Goals:
• A. In the excerpt on baseball trade chips, what injury has sidelined J.R. Graham?
• B. Say whether each statement agrees with the excerpt on baseball trade chips, giving yes or no and quoting the deciding words: (i) Skaggs throws left-handed. (ii) Sean Gilmartin was the first overall pick in the 2011 draft. (iii) The Orioles' record is 29-24.

Excerpt:
"""

In other words, just about every team in baseball will be active on the trade market. Here's a look at each team's best trade chip as we head into June.
Fellow prospect Archie Bradley's stock is rising through the roof right about now, but I have to think the D'backs are more likely to trade Skaggs, their top prospect coming into the season.
The rotation already has two very good mid-to-back of the rotation lefties in Pat Corbin and Wade Miley, which could make the left-handed Skaggs expendable, as will the presence of Bradley (1.01 ERA, 62.2 IP, 44 H, 26 BB, 80 K in 11 starts between Double-A and High-A), a hard-throwing right-hander who could be the team's ace by 2015.
After getting knocked around for nine earned runs in his second start of the season, the 21-year-old Skaggs has been very good with Triple-A Reno and recently tossed six shutout innings in a spot start for the big league club. He'd bring back an impact big leaguer in any deal.
The rotation depth has taken somewhat of a hit with Double-A prospect J.R. Graham currently sidelined with a shoulder strain and teammate Alex Wood set to join the Braves' bullpen on Thursday as they look to find a replacement for injured lefty relievers Eric O'Flaherty and Jonny Venters.
That leaves Sean Gilmartin, the 28th overall pick in the 2011 draft, as the next best trade chip the Braves can potentially use to upgrade their roster. The 23-year-old lefty, who has a 4.06 ERA in nine Triple-A starts, is a near major league ready back-of-the-rotation starter who could help net the Braves a reliable setup man to bridge the gap to closer Craig Kimbrel.
The 22-year-old Gausman might have the best stuff in the Orioles' rotation but it doesn't mean he's ready for the majors. After allowing 11 earned runs and 15 hits in nine innings over his first two big league starts, Gausman could find himself back in the minors unless he rights the ship this weekend against a very good Tigers lineup.
While Gausman could likely figure things out after a few more starts and eventually help out in 2013, the O's aren't in a situation where they can wait on a young pitcher to develop. At 29-24, they're 2.5 games out in the AL East but are sorely missing a top-of-the-rotation starter that could push them over the top.

"""

Record set:
"""

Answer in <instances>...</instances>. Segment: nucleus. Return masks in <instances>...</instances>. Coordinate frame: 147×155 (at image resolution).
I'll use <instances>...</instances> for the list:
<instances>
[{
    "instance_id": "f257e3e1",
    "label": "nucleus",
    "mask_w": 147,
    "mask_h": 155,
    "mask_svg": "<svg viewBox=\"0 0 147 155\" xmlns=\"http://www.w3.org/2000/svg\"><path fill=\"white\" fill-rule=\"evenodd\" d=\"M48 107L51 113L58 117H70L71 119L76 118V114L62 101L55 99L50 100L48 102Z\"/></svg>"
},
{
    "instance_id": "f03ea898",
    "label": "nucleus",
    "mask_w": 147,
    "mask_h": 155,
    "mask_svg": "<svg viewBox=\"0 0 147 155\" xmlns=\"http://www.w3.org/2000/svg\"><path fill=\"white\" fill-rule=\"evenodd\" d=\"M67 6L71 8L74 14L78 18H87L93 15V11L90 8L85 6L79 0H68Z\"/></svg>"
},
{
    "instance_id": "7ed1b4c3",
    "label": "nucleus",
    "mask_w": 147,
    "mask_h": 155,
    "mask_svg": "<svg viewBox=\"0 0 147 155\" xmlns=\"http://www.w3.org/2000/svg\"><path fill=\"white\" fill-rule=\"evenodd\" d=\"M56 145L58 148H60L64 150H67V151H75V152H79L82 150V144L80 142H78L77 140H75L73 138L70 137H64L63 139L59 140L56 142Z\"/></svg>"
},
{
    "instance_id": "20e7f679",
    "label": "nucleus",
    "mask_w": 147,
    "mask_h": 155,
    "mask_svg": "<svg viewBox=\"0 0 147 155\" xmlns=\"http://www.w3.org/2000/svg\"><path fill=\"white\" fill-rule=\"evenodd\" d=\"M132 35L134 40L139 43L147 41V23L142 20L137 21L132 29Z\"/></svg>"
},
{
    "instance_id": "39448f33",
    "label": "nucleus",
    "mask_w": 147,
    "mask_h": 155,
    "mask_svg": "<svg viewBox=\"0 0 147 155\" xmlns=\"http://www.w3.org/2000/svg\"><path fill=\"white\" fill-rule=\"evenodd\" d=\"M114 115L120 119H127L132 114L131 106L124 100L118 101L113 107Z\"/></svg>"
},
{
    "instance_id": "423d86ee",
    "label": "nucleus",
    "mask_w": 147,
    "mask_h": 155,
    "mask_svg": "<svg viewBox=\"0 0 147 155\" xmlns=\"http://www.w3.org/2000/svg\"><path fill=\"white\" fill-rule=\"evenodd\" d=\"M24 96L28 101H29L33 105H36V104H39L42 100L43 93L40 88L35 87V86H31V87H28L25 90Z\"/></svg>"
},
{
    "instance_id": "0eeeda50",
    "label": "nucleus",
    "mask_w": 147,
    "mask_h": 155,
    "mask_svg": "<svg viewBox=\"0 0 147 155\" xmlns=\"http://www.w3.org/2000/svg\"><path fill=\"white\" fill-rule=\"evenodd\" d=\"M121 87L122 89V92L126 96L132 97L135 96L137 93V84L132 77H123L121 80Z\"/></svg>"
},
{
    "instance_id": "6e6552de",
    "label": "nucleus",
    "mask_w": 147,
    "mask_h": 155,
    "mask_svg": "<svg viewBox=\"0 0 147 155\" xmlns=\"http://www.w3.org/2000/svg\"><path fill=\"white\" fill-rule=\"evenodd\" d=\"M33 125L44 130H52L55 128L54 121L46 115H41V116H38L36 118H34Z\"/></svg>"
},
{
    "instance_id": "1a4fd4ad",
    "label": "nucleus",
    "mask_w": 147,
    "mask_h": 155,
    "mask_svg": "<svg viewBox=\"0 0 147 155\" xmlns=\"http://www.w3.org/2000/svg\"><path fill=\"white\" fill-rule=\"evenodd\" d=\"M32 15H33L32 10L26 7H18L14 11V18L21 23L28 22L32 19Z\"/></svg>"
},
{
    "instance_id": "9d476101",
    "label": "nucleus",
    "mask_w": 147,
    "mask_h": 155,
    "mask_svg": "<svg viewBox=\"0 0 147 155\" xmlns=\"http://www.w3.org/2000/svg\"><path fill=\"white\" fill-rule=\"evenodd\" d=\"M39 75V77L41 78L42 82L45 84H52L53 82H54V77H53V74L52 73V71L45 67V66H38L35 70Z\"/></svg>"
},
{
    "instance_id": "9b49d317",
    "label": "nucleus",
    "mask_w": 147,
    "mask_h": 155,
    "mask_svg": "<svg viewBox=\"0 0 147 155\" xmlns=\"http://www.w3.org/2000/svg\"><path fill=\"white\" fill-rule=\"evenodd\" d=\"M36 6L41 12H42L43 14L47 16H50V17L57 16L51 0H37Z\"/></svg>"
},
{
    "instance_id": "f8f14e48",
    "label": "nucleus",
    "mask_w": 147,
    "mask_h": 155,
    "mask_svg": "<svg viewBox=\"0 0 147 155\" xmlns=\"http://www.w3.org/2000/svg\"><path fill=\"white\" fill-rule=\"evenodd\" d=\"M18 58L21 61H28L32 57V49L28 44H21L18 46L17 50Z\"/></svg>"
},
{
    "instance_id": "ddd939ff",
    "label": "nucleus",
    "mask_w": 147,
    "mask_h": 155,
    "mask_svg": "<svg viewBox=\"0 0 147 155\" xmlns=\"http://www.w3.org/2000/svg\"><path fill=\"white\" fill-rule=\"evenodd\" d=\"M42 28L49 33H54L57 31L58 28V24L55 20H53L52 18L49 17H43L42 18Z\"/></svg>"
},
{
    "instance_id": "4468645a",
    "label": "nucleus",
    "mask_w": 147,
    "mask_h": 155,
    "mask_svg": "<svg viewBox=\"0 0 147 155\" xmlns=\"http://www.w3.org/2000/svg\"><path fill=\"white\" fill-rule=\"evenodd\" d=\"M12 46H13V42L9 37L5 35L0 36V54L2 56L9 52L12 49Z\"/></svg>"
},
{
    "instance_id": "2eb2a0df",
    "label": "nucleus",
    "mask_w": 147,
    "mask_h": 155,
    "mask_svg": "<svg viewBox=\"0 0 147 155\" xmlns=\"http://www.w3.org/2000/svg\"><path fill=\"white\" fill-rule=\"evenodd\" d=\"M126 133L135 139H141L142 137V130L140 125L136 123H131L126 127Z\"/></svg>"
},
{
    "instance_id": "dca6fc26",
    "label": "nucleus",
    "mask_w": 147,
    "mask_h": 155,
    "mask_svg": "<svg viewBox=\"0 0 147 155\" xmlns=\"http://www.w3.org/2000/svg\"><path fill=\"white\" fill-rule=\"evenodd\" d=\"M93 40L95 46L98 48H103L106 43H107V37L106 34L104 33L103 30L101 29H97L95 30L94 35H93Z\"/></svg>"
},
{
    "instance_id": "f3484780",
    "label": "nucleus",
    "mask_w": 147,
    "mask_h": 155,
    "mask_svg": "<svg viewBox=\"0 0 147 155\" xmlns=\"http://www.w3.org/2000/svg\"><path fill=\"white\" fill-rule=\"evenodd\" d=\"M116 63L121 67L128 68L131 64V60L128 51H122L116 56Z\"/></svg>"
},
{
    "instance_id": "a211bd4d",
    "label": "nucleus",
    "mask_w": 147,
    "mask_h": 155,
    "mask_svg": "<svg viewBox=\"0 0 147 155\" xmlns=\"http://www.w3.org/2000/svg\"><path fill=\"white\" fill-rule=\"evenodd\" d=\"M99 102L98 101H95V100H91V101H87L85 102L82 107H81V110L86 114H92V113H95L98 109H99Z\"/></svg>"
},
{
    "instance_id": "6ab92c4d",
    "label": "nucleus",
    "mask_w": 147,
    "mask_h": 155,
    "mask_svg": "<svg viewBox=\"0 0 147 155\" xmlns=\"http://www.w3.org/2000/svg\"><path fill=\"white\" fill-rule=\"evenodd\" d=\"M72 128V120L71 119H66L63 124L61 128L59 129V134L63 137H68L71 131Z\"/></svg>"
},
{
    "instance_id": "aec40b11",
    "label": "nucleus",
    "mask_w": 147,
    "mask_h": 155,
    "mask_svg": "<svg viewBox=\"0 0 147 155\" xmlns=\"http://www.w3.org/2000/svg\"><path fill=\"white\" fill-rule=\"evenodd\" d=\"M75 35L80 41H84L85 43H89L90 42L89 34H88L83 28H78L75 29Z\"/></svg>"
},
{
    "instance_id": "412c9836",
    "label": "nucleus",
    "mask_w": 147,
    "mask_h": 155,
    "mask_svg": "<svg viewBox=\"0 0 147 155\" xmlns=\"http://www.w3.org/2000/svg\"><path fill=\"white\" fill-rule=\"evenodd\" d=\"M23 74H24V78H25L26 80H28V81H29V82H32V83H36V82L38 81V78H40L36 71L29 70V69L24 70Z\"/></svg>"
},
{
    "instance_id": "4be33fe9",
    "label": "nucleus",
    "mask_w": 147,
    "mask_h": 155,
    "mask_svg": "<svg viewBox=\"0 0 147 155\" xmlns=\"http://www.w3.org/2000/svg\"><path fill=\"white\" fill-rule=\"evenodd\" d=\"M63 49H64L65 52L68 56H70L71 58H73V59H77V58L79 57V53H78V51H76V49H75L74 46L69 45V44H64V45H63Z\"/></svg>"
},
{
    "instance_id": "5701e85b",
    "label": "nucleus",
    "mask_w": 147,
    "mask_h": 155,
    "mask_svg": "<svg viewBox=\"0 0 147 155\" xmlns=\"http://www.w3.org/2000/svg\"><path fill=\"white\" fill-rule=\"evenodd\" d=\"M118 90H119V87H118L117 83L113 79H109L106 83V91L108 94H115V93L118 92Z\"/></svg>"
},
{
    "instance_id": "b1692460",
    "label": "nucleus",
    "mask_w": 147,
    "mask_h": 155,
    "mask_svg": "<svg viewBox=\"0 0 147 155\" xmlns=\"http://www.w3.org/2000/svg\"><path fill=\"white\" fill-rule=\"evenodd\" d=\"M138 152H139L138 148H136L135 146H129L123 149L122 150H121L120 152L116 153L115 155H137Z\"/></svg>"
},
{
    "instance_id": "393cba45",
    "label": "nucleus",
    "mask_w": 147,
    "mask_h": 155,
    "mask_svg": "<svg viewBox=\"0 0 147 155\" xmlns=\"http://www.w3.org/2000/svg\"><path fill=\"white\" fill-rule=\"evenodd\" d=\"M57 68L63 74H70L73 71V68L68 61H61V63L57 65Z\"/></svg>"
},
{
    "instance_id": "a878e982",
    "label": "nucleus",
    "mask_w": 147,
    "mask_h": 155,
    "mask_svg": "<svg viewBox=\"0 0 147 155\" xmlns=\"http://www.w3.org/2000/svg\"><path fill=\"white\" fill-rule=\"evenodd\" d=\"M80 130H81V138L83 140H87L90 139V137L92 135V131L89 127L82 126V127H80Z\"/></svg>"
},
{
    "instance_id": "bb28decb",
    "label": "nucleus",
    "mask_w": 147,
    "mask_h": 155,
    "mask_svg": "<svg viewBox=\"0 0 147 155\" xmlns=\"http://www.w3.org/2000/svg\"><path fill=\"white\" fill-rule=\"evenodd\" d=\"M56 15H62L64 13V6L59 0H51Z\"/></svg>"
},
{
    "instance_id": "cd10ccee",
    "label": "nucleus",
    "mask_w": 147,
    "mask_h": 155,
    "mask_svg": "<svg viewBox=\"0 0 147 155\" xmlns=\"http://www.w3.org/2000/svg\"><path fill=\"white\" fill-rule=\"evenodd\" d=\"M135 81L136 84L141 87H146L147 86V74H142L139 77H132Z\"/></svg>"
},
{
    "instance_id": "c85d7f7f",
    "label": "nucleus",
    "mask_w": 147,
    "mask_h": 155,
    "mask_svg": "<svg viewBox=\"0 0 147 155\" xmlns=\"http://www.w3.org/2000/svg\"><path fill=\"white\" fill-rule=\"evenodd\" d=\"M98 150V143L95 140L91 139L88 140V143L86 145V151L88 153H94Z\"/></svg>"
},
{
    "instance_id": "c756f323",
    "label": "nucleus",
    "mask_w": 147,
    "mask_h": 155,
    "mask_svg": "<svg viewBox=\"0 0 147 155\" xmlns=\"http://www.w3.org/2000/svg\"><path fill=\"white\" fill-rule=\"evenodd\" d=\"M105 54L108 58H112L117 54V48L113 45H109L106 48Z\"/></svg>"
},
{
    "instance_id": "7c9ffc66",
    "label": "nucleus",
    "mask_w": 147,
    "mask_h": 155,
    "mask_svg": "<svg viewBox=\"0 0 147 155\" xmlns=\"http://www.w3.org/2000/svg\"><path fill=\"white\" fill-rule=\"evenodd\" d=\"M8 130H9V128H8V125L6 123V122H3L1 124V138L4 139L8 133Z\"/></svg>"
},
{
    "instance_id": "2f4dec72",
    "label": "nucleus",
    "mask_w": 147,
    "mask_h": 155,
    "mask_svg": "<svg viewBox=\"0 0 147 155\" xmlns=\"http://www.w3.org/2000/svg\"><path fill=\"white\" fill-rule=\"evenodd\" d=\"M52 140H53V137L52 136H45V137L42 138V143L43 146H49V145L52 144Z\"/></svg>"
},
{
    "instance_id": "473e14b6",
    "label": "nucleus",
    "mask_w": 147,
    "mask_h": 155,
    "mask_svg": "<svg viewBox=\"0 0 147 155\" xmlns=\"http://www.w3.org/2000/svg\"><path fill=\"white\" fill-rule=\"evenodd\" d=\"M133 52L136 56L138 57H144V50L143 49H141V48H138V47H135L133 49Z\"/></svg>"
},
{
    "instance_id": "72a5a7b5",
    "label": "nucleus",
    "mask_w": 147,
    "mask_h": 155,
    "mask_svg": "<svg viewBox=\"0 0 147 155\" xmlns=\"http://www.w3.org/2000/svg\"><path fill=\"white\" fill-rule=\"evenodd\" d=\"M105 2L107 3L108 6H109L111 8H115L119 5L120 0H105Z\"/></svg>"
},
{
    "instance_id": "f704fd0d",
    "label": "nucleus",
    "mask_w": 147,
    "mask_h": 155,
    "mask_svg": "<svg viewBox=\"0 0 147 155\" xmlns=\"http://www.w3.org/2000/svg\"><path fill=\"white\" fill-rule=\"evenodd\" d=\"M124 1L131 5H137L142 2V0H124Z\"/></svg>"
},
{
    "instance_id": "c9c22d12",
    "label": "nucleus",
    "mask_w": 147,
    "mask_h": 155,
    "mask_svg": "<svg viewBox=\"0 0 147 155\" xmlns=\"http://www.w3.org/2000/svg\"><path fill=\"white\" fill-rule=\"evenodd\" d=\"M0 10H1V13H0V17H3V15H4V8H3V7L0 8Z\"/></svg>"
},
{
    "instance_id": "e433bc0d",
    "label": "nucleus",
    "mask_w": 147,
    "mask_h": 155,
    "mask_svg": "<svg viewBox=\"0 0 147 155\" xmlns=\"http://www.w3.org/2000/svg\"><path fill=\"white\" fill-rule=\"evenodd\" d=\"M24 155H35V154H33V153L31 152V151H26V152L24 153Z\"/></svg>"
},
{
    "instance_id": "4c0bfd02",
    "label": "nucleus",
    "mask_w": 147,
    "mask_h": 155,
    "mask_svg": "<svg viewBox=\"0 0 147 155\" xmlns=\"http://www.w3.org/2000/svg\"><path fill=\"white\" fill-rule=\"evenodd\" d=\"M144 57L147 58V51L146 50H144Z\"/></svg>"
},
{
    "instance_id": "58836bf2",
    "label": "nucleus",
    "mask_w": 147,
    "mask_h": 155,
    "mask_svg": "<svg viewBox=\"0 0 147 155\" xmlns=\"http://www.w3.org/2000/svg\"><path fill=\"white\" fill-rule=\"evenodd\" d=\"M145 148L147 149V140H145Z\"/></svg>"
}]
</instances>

"""

Expected responses:
• A. A shoulder strain.

• B.
(i) Yes: "the left-handed Skaggs"
(ii) No: "the 28th overall pick in the 2011 draft"
(iii) Yes: "At 29-24"